▶ _About this task_: Return exactly the lines of the entries, from the one with "font-weight: 500;" to the last.

----

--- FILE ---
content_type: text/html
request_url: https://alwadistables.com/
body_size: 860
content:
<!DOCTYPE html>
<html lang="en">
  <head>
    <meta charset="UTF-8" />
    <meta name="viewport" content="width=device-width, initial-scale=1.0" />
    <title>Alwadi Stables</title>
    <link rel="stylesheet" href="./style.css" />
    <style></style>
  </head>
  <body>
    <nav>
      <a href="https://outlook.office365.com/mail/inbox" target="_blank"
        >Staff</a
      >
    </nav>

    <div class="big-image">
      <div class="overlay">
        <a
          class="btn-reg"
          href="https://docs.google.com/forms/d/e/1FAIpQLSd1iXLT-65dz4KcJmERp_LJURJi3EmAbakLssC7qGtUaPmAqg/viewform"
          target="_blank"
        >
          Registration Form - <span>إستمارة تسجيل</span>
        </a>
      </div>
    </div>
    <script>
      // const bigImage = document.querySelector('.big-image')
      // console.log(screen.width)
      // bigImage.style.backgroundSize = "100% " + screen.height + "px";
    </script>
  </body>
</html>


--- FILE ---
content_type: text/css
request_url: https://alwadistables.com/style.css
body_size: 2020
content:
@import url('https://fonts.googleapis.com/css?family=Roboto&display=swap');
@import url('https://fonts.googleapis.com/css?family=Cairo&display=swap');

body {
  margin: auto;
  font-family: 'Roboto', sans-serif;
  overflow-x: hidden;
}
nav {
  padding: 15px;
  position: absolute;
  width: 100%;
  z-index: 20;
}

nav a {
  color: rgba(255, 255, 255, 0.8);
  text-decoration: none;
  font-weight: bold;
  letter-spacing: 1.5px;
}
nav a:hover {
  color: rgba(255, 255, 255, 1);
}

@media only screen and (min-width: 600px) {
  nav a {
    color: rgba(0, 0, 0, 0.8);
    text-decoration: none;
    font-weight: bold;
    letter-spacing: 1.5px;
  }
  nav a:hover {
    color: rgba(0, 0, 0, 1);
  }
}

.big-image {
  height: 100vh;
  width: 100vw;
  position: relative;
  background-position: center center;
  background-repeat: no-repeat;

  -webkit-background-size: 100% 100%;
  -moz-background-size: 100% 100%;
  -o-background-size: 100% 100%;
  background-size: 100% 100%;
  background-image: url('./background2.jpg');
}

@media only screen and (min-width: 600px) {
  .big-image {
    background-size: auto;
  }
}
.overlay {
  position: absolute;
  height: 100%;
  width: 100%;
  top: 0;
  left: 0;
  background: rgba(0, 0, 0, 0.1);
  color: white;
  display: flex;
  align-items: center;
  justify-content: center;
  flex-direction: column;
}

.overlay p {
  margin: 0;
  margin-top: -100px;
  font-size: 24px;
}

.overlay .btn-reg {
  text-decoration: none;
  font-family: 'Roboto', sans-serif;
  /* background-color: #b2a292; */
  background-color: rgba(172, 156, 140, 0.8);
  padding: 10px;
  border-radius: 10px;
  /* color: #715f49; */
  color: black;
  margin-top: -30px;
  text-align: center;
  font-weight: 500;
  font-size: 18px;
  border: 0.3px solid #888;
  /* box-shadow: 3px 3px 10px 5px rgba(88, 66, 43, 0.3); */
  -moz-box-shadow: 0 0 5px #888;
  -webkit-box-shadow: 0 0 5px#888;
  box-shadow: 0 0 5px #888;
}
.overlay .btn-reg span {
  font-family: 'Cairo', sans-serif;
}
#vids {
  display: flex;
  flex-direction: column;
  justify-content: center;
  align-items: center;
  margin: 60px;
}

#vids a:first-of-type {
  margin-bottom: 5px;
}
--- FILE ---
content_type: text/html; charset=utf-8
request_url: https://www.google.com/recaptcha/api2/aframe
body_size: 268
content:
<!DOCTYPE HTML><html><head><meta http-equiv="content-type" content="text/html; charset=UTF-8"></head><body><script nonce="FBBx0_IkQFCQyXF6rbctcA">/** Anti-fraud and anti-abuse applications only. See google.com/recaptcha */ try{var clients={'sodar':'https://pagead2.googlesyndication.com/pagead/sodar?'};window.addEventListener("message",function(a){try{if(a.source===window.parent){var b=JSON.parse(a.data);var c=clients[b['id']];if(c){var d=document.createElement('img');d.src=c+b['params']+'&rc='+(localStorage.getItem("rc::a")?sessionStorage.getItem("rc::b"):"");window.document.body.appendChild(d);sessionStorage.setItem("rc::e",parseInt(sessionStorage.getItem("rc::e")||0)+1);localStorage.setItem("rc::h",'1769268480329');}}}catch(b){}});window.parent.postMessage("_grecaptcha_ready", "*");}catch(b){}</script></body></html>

----

▶ _Response to the exercise_:
  font-weight: 500;
  font-size: 18px;
  border: 0.3px solid #888;
  /* box-shadow: 3px 3px 10px 5px rgba(88, 66, 43, 0.3); */
  -moz-box-shadow: 0 0 5px #888;
  -webkit-box-shadow: 0 0 5px#888;
  box-shadow: 0 0 5px #888;
}
.overlay .btn-reg span {
  font-family: 'Cairo', sans-serif;
}
#vids {
  display: flex;
  flex-direction: column;
  justify-content: center;
  align-items: center;
  margin: 60px;
}

#vids a:first-of-type {
  margin-bottom: 5px;
}
--- FILE ---
content_type: text/html; charset=utf-8
request_url: https://www.google.com/recaptcha/api2/aframe
body_size: 268
content:
<!DOCTYPE HTML><html><head><meta http-equiv="content-type" content="text/html; charset=UTF-8"></head><body><script nonce="FBBx0_IkQFCQyXF6rbctcA">/** Anti-fraud and anti-abuse applications only. See google.com/recaptcha */ try{var clients={'sodar':'https://pagead2.googlesyndication.com/pagead/sodar?'};window.addEventListener("message",function(a){try{if(a.source===window.parent){var b=JSON.parse(a.data);var c=clients[b['id']];if(c){var d=document.createElement('img');d.src=c+b['params']+'&rc='+(localStorage.getItem("rc::a")?sessionStorage.getItem("rc::b"):"");window.document.body.appendChild(d);sessionStorage.setItem("rc::e",parseInt(sessionStorage.getItem("rc::e")||0)+1);localStorage.setItem("rc::h",'1769268480329');}}}catch(b){}});window.parent.postMessage("_grecaptcha_ready", "*");}catch(b){}</script></body></html>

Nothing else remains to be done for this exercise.